The color histogram of an image is relatively invariant with translation and rotation about the viewing axis, and varies only slowly with the angle of view.
![normalized histogram matlab 2009 normalized histogram matlab 2009](https://ww2.mathworks.cn/help/audio/ref/detectspeech_algorithm.png)
The histogram provides a compact summarization of the distribution of data in an image. Although harder to display, a three-dimensional color histogram for the above example could be thought of as four separate Red-Blue histograms, where each of the four histograms contains the Red-Blue values for a bin of green (0-63, 64-127, 128-191, and 192-255). A two-dimensional histogram of Red-Blue chromaticity divided into four bins ( N=4) might yield a histogram that looks like this table:Ī histogram can be N-dimensional. For example, a Red–Blue chromaticity histogram can be formed by first normalizing color pixel values by dividing RGB values by R+G+B, then quantizing the normalized R and B coordinates into N bins each. A histogram of an image is produced first by discretization of the colors in the image into a number of bins, and counting the number of image pixels in each bin. OverviewĬolor histograms are flexible constructs that can be built from images in various color spaces, whether RGB, rg chromaticity or any other color space of any dimension. Like other kinds of histograms, the color histogram is a statistic that can be viewed as an approximation of an underlying continuous distribution of color values. The color histogram may also be represented and displayed as a smooth function defined over the color space that approximates the pixel counts. Most often, space is divided into an appropriate number of ranges, often arranged as a regular grid, each containing many similar color values. If the set of possible color values is sufficiently small, each of those colors may be placed on a range by itself then the histogram is merely the count of pixels that have each possible color. Each measurement has its own wavelength range of the light spectrum, some of which may be outside the visible spectrum.
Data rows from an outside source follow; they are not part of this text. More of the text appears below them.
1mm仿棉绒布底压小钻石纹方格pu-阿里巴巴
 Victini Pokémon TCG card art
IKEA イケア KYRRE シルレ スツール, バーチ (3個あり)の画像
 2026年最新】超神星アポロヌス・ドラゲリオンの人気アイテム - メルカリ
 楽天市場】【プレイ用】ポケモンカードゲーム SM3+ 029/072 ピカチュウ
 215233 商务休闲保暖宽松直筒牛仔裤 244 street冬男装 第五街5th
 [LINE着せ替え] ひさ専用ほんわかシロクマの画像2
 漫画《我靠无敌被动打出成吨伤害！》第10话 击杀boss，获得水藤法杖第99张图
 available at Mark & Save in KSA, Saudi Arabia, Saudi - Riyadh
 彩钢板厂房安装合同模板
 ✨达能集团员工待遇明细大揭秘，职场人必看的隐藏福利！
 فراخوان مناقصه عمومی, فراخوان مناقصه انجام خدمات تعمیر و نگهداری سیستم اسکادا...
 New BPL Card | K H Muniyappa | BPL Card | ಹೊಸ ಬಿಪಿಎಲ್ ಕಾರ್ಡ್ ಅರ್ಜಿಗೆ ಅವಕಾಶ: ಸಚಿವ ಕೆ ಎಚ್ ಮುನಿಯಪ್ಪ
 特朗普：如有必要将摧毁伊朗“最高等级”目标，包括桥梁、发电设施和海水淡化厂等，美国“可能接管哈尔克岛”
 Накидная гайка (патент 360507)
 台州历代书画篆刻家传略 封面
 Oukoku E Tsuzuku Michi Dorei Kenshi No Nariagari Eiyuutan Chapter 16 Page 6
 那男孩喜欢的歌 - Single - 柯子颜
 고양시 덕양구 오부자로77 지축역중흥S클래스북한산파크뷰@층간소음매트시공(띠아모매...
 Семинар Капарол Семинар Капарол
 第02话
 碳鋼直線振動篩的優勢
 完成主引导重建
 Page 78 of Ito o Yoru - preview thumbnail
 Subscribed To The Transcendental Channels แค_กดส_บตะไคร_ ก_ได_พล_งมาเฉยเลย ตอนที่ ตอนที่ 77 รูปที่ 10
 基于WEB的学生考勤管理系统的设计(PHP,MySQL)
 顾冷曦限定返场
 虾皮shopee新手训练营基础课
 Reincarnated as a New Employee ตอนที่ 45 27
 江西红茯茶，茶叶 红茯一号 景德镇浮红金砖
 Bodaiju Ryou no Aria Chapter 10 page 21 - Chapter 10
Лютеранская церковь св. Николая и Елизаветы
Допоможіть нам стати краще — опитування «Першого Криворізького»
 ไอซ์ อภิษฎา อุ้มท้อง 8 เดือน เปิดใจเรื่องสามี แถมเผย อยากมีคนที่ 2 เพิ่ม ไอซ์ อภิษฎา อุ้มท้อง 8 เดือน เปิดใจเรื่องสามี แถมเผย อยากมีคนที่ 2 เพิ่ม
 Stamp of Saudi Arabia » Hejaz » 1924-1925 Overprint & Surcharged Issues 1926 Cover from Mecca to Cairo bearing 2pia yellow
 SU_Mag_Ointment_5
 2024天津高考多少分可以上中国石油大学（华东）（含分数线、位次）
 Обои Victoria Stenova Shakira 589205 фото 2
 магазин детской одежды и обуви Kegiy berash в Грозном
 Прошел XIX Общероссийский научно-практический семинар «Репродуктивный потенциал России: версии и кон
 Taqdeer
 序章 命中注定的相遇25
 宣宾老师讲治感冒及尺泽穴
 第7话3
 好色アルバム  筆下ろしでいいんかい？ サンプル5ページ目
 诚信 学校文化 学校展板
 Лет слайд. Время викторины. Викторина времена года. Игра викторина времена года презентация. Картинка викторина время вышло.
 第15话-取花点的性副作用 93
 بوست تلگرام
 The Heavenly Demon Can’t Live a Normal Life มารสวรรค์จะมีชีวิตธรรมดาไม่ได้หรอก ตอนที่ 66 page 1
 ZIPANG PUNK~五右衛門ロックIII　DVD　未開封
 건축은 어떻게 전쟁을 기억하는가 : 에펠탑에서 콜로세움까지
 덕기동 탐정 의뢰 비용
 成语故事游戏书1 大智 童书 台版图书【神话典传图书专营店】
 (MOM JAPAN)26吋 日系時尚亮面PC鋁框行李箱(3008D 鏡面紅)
![normalized histogram matlab 2009 normalized histogram matlab 2009](https://www.mathworks.com/help/examples/matlab/win64/PlotMultipleHistogramsExample_01.png)
For multi-spectral images, where each pixel is represented by an arbitrary number of measurements (for example, beyond the three measurements in RGB), the color histogram is N-dimensional, with N being the number of measurements taken. For monochromatic images, the term intensity histogram may be used instead. The color histogram can be built for any kind of color space, although the term is more often used for three-dimensional spaces like RGB or HSV. For digital images, a color histogram represents the number of pixels that have colors in each of a fixed list of color ranges, that span the image’s color space, the set of all possible colors. In image processing and photography, a color histogram is a representation of the distribution of colors in an image.